● YOUR TASK: Without including any pictures, reproduce all the lines below word for word.

● DATA SECTION:
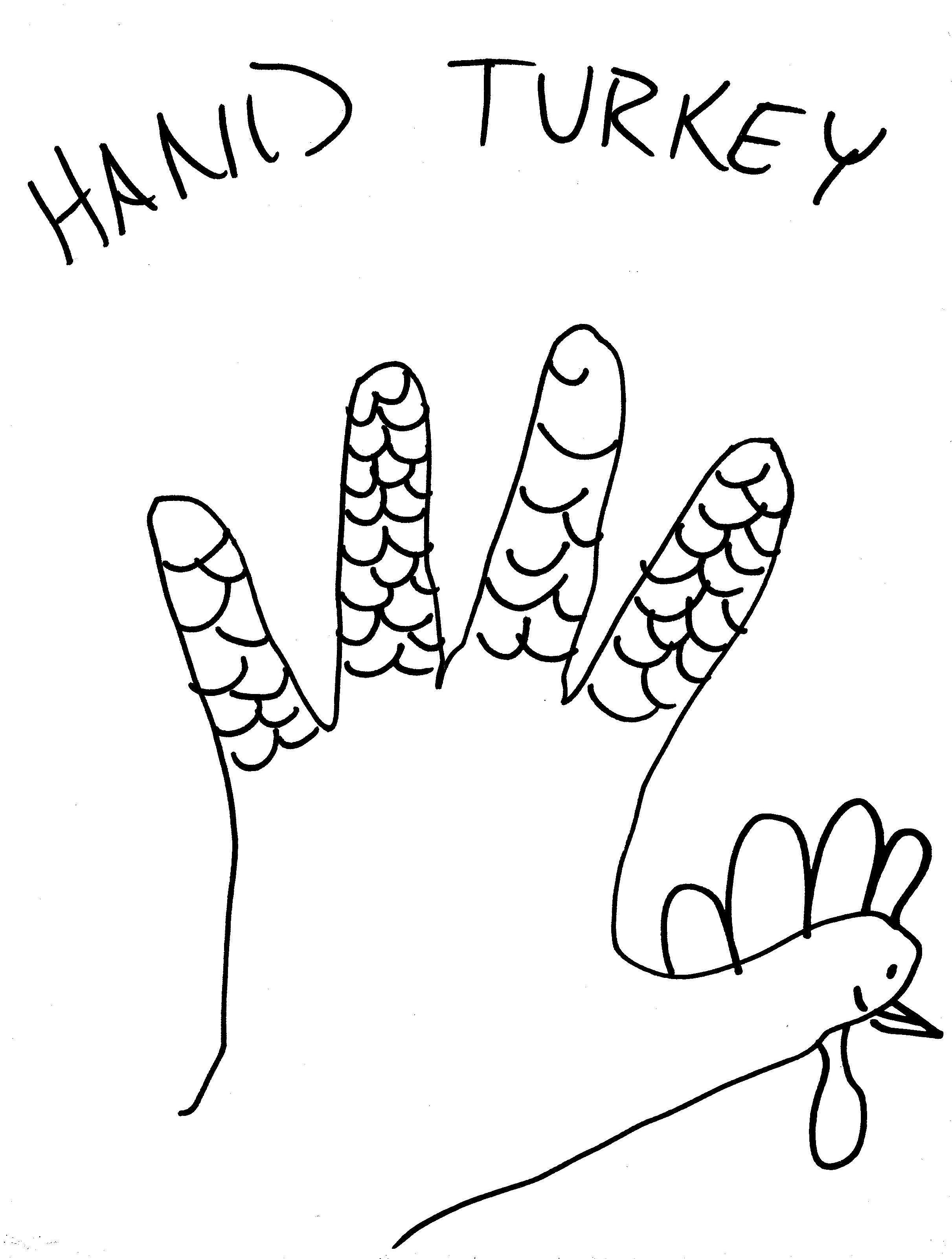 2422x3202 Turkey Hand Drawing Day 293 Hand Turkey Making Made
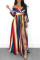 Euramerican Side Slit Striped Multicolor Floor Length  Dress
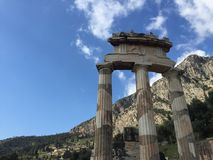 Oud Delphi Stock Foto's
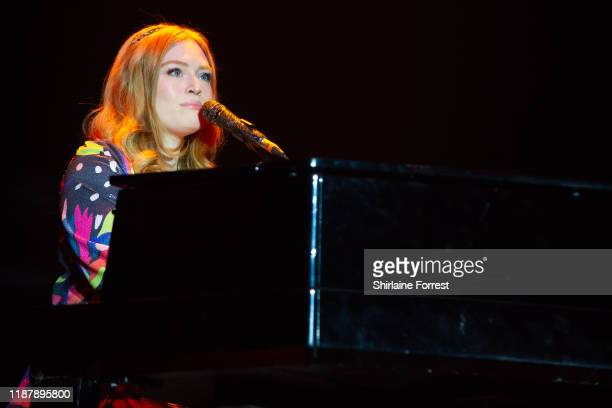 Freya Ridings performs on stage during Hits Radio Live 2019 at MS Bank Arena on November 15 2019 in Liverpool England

● SOLVED PROBLEM:
 2422x3202 Turkey Hand Drawing Day 293 Hand Turkey Making Made
 Euramerican Side Slit Striped Multicolor Floor Length  Dress
 Oud Delphi Stock Foto's
 Freya Ridings performs on stage during Hits Radio Live 2019 at MS Bank Arena on November 15 2019 in Liverpool England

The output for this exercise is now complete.